McNeil's name had at first made no impression on me, but the mention of Miss Leigh, "the Argand Estate," and of Wringman brought up an association. "McNeil—McNeil?" I said. "Did you have five children; and did your wife bring them on here some months ago—when the train was late, one day?"

"Yes, sorr; that's the way it was."

"Well, I will keep you in longer than to-morrow," I said. And I did. But Justice is too expensive a luxury for the poor. "Law is law," but it was made by landlords. I won his case for him and got his furniture released; I scored the Argand agent, an icy-faced gentleman, named Gillis, "of high character," as the Argand counsel, Mr. McSheen, indignantly declared, and incidentally "the Argand Estate," in terms which made me more reputation than I knew of at the time.

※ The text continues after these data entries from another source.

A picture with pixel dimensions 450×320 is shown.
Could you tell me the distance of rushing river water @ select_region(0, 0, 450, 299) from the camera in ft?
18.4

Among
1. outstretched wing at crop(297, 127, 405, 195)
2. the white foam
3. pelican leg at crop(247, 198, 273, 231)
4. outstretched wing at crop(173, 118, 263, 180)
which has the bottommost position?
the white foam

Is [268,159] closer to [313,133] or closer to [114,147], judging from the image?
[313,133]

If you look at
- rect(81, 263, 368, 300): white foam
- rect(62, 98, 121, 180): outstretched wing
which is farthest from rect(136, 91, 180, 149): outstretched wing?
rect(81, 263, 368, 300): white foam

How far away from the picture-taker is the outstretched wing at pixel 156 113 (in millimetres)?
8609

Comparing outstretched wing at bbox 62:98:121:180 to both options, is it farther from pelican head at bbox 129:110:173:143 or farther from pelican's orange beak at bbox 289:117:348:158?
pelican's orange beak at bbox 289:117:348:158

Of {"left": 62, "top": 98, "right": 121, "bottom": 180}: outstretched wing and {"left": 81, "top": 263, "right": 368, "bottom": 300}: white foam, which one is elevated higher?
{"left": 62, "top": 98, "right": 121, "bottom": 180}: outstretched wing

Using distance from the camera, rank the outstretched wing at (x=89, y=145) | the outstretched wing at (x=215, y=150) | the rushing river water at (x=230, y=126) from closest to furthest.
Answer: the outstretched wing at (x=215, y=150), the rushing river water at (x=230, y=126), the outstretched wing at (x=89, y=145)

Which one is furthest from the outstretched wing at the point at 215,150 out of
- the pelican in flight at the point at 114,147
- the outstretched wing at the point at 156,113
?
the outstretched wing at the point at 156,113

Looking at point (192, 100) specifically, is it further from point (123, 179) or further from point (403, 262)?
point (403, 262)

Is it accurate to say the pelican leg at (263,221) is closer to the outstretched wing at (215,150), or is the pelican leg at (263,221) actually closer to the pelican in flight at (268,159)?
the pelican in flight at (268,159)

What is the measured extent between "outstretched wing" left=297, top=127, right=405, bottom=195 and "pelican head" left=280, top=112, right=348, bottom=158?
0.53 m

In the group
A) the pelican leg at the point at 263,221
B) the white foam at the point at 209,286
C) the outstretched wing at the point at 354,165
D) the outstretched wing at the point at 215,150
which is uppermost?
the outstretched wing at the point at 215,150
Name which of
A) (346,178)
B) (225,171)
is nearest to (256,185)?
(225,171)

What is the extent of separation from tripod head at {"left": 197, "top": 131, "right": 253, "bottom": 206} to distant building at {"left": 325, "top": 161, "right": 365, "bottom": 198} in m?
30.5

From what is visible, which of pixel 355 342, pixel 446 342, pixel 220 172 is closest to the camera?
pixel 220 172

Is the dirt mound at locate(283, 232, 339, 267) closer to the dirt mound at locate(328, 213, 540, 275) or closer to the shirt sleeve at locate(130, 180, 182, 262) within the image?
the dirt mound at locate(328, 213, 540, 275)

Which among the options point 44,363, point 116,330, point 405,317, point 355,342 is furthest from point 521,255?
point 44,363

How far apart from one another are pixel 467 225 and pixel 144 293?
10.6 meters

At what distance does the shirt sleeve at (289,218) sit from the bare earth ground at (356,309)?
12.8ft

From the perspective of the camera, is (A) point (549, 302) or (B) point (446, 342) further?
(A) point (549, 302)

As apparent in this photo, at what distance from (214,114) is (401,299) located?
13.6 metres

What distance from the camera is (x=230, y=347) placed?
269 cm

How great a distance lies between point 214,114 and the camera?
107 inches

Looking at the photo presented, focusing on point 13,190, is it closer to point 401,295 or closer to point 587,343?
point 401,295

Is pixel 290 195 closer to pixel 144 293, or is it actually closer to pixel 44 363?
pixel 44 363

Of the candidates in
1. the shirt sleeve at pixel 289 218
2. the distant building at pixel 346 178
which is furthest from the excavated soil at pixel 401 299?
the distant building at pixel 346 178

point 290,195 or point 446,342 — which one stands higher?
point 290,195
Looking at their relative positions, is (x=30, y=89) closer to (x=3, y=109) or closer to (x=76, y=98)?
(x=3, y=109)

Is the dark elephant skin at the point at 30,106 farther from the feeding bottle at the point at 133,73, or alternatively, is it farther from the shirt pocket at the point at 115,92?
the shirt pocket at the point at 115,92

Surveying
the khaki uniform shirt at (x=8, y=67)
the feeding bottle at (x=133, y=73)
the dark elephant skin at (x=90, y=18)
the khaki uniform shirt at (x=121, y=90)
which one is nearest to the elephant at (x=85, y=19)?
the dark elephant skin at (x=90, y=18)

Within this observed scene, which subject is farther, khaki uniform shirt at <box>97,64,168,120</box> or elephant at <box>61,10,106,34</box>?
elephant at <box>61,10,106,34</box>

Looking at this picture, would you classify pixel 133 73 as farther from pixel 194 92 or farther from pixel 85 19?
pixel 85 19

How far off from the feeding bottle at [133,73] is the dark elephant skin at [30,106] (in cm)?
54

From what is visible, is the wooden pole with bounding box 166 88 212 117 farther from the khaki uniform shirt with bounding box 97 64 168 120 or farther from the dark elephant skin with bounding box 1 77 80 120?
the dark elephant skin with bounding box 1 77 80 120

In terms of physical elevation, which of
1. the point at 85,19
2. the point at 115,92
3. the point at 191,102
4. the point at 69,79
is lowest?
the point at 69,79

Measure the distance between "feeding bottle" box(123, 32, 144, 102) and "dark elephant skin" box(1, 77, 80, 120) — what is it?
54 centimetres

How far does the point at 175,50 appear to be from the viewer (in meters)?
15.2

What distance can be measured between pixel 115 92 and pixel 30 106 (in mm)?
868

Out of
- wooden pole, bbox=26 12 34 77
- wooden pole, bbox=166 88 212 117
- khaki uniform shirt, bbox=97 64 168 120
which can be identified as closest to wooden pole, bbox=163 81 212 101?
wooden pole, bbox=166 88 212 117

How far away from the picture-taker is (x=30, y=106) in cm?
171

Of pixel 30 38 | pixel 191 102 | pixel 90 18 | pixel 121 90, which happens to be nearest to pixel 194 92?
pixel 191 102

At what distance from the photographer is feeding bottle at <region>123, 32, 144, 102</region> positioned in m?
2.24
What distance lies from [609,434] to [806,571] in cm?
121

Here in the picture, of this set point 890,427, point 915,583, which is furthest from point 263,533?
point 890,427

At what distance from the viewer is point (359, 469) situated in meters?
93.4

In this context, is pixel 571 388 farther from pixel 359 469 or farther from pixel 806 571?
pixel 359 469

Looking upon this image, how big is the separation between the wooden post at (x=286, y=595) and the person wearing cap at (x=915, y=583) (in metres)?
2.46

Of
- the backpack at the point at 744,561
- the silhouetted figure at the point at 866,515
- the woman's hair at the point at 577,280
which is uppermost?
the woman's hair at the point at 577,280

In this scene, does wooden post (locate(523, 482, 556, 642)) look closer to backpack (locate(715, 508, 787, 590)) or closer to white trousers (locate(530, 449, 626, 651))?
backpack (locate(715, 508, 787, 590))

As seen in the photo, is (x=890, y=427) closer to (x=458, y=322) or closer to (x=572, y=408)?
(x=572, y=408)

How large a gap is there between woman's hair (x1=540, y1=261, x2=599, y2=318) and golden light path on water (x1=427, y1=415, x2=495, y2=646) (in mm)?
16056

The case was a reasonably simple one, for my client was entitled to a poor debtor's exemption of a few household articles of primary need, and he had not half of what he could have claimed under his exemption. It appeared, however, that in the lease, which was in the regular form used by the Argand Estate, all exemptions were waived, and also that it was the regular practice of the estate to enforce the waiver, and it was alleged at the trial that this practice had always been sustained. It was the fact that this was the customary lease and that a principle was involved which brought Mr. McSheen into the case, as he stated, for a client who was the largest landlord in the city. And it was the fact that Miss Leigh had recommended me and that McSheen was in the case that made me put forth all my powers on it.

On the stand the Argand agent, Gillis, who, it appeared, had begun as an office-boy in the office of Mr. Argand and had then become his private secretary, from which he had risen to wealth and position, a fact I had learned from Kalender, was foolish enough to say that the case was gotten up by an unknown young lawyer out of spite against the Argand Estate and that it was simply an instance of "the eternal attacks on wealth"; that, in fact, there were "only two sides, the man with the dress-coat and the man without."

"You began poor. When did you change your coat?" I asked.